Put the rows below, from the line containing "As photographed, which" through the line containing "9.24 meters", into a two-column CSV with the headers input and output. Write one line per row, with its text in input and its answer in output, each as one quoted field with any line breaks replaced by spaces.

**Provided records:**

===

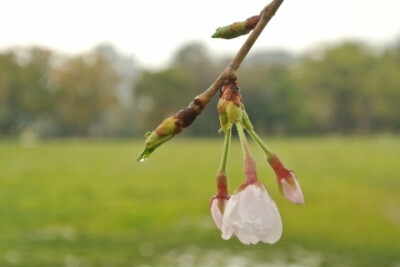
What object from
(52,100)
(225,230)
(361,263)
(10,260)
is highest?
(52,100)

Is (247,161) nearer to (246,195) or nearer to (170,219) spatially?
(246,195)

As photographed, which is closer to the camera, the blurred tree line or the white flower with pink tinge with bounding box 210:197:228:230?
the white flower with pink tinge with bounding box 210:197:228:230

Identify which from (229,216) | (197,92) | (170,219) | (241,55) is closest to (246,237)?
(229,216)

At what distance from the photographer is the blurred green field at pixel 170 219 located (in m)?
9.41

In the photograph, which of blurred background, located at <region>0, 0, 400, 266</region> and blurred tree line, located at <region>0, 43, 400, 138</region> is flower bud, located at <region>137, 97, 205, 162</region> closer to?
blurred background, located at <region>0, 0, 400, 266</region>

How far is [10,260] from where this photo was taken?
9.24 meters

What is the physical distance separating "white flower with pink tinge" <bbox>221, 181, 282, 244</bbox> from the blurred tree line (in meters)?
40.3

===

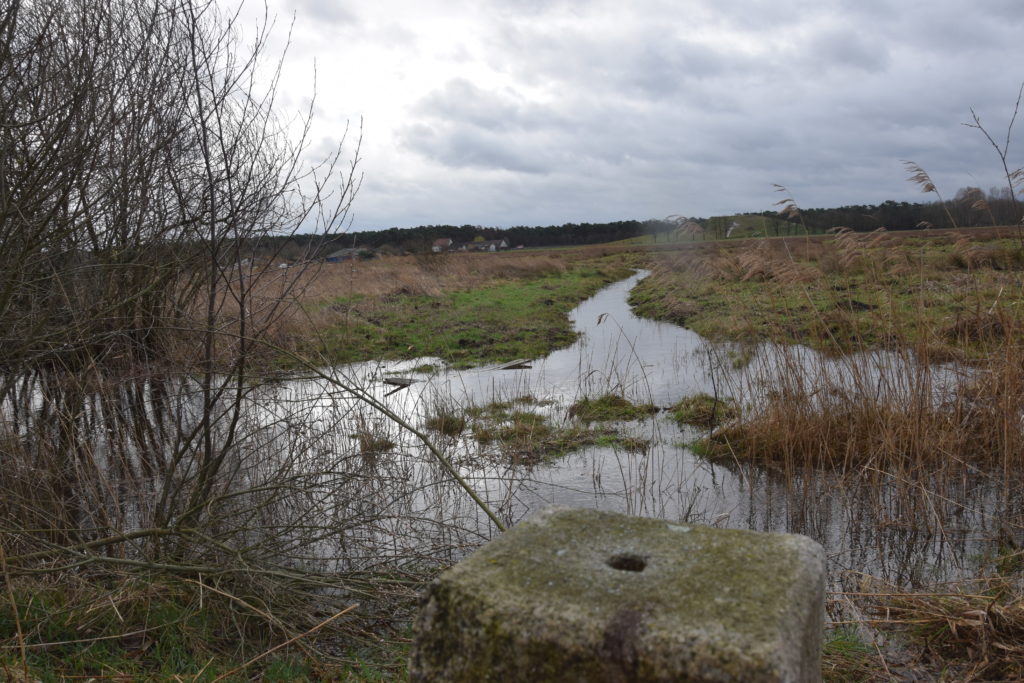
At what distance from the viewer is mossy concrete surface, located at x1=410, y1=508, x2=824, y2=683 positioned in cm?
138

===

**Finished answer:**
input,output
"As photographed, which is closer to the camera, the blurred tree line or the white flower with pink tinge with bounding box 210:197:228:230?","the white flower with pink tinge with bounding box 210:197:228:230"
"Identify which from (229,216) | (197,92) | (170,219) | (241,55) is closest to (246,237)?","(229,216)"
"At what distance from the photographer is the blurred green field at pixel 170 219 located (in m)?","9.41"
"In the photograph, which of blurred background, located at <region>0, 0, 400, 266</region> and blurred tree line, located at <region>0, 43, 400, 138</region> is flower bud, located at <region>137, 97, 205, 162</region> closer to?","blurred background, located at <region>0, 0, 400, 266</region>"
"How far is [10,260] from where this photo was taken?","9.24 meters"